Die Wirksamkeit der Vergütungsabrede ist nicht nach AGB-Recht zu
überprüfen, da es sich um die Regelung der Hauptleistungspflicht
handelt, die gesetzlich in § 65 HGB vorgesehen ist. Eine sittenwidrige
Verlagerung des arbeitgeberseitigen Beschäftigungsrisikos liegt erst
dann vor, wenn das zur Verfügung gestellte Adressenmaterial oder eine
andere geschuldete Mitwirkung des Arbeitgebers nicht ausreichend ist,
um in der eingesetzten Zeit einen angemessenen Verdienst zu erzielen.
Tenor:
Die Berufung des Beklagten gegen das Urteil des Arbeitsgerichts Bonn
– Az.: 2 Ca 3439/07 – wird auf dessen Kosten zurückgewiesen.
Die Revision wird nicht zugelassen.
E n t s c h e i d u n g s g r ü n d e :
1
Von der Darstellung des Tatbestandes wird gemäß § 69 Abs. 2 ArbGG abgesehen.
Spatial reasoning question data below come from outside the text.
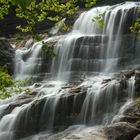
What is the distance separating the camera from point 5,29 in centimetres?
4209

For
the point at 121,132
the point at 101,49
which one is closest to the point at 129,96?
the point at 121,132

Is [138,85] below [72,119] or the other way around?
the other way around

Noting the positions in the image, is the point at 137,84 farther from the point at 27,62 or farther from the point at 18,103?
the point at 27,62

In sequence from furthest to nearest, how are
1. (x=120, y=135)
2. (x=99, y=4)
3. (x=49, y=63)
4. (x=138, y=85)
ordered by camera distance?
1. (x=99, y=4)
2. (x=49, y=63)
3. (x=138, y=85)
4. (x=120, y=135)

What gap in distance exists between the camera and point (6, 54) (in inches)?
1300

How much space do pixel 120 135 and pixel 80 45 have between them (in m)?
17.9

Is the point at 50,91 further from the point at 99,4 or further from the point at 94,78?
the point at 99,4

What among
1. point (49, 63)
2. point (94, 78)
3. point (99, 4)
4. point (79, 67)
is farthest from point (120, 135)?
point (99, 4)

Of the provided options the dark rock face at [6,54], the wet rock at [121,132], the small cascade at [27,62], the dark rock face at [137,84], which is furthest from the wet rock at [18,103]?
the dark rock face at [6,54]

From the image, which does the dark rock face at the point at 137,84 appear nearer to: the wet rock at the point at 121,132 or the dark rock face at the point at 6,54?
the wet rock at the point at 121,132

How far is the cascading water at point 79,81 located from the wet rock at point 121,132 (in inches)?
161

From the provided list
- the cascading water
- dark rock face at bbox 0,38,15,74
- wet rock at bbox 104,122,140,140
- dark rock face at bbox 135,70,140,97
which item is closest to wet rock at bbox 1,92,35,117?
the cascading water

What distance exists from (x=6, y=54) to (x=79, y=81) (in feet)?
31.2

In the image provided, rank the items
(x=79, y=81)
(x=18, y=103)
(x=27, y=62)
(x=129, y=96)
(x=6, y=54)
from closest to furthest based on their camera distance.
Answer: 1. (x=129, y=96)
2. (x=18, y=103)
3. (x=79, y=81)
4. (x=27, y=62)
5. (x=6, y=54)
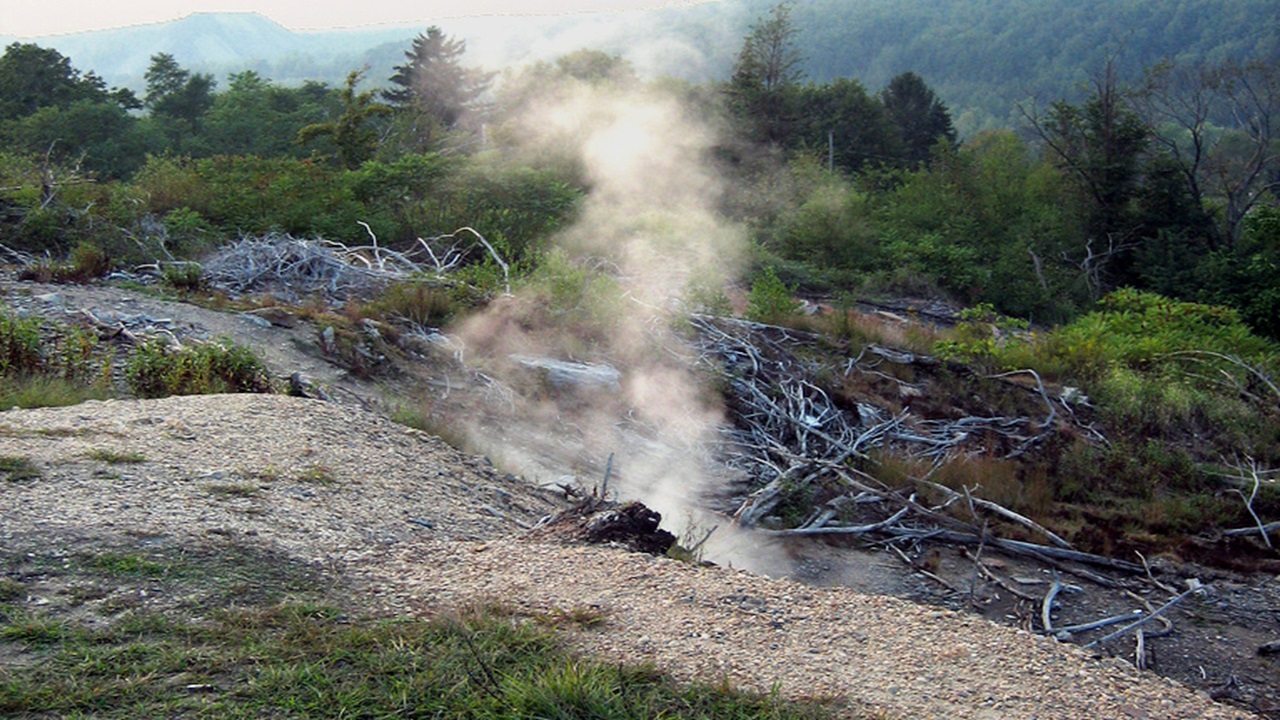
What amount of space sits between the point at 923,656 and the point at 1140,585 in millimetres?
4131

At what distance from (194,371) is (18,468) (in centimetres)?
206

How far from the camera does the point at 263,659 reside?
2.45 metres

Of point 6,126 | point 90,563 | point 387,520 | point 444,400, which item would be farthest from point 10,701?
point 6,126

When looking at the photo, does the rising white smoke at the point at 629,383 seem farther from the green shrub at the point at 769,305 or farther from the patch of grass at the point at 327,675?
the patch of grass at the point at 327,675

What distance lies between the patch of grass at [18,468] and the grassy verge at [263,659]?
0.75 m

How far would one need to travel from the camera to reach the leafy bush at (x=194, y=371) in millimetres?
5496

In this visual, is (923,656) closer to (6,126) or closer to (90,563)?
(90,563)

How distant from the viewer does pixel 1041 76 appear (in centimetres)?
9475

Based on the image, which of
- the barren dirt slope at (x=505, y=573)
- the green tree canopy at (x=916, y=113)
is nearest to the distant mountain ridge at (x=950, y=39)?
the green tree canopy at (x=916, y=113)

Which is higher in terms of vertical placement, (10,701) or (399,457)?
(10,701)

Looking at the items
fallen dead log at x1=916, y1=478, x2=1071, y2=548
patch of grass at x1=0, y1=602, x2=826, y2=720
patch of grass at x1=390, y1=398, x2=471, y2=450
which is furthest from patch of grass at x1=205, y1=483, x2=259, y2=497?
fallen dead log at x1=916, y1=478, x2=1071, y2=548

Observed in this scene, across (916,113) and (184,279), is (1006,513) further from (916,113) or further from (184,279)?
(916,113)

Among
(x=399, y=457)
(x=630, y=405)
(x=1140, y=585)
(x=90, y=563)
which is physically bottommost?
(x=1140, y=585)

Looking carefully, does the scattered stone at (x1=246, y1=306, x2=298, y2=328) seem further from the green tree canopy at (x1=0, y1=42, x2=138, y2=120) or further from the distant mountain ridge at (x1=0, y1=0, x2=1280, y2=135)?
the distant mountain ridge at (x1=0, y1=0, x2=1280, y2=135)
Die
fristgerechte und zulässige Berufung des Beklagten ist nicht begründet.
2
Wie bereits das Arbeitsgericht ausgeführt hat, kommt es für die Entscheidung nicht
darauf an, ob das Vertragsverhältnis der Parteien als Arbeitsverhältnis einzuordnen ist.
Denn nach dem rechtskräftig gewordenen Verweisungsbeschluss des Landgerichts
Bonn folgt die Zuständigkeit der Arbeitsgerichte aus § 5 Abs. 3 ArbGG, da der Beklagte
zum Zeitpunkt der Verweisung unter Berücksichtigung des streitigen
Rückforderungsanspruchs unterhalb der Mindestverdienstgrenze des § 5 Abs. 3 ArbGG
geblieben ist.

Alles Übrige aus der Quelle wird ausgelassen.